Supplied text ::
════════

Model Gateway (BETA)¶
Note
Model Gateway is in currently in beta stage and available only on IBM watsonx.ai for IBM Cloud. Breaking changes in API may be introduced in the future.
Model Gateway provides proxy for inference requests to many model providers. The feature contain easy model usage with load balancing.
Gateway¶
Providers¶
- class ibm_watsonx_ai.gateway.providers.Providers(api_client)[source]¶
Model Gateway providers class.
- create(provider, name, data=None, secret_crn_id=None)[source]¶
Create provider in Model Gateway.
- Parameters:
provider (str) – provider name
name (str) – name of provider for display
data (dict, optional) – data required to connect to provider api
secret_crn_id (str, optional) – crn of secret for given provider in the Secrets Manager
- Returns:
provider details
- Return type:
dict
- delete(provider_id)[source]¶
Delete provider.
- Parameters:
provider_id (str) – unique provider ID
- Returns:
status (“SUCCESS” if succeeded)
- Return type:
str
- get_available_models_details(provider_id)[source]¶
Get available models details for given provider.
- Parameters:
provider_id (str) – unique provider ID
- Returns:
details of available models for provider
- Return type:
dict
- get_details(provider_id=None)[source]¶
- Get provider/providers details:
provider_id is set - details for given provider are returned
provider_id is None - details for all providers are returned
- Parameters:
provider_id (str, optional) – unique provider ID
- Returns:
provider/providers details
- Return type:
dict
- static get_id(provider_details)[source]¶
Get provider ID from provider details.

════════

Directive A :: In the Model Gateway documentation, what value does the delete method return as its status when it succeeds?
Directive B :: Render the sentence "Breaking changes in API may be introduced in the future." from the Model Gateway documentation in French.
Directive C :: Using the Model Gateway documentation, explain why a call to get_details might return details for every provider instead of a single one.
The lines that follow are not needed for any of this work.

Dataset extract ::
════════

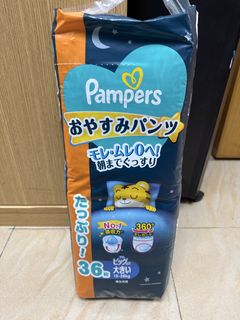 （分類：）位於 。 由 awy816 提交（商品編號 1432056580，圖片 1）。簡介： 。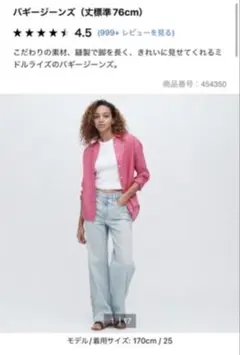 UNIQLO JEANS バギージーンズ　ライトブルー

════════

Exercise answer A :: It returns the status "SUCCESS".

Exercise answer B :: Des changements incompatibles pourront être introduits dans l'API à l'avenir.

Exercise answer C :: The result of get_details depends on the provider_id parameter. When provider_id is set, details for that provider are returned. When it is None, which is its default, details for all providers are returned.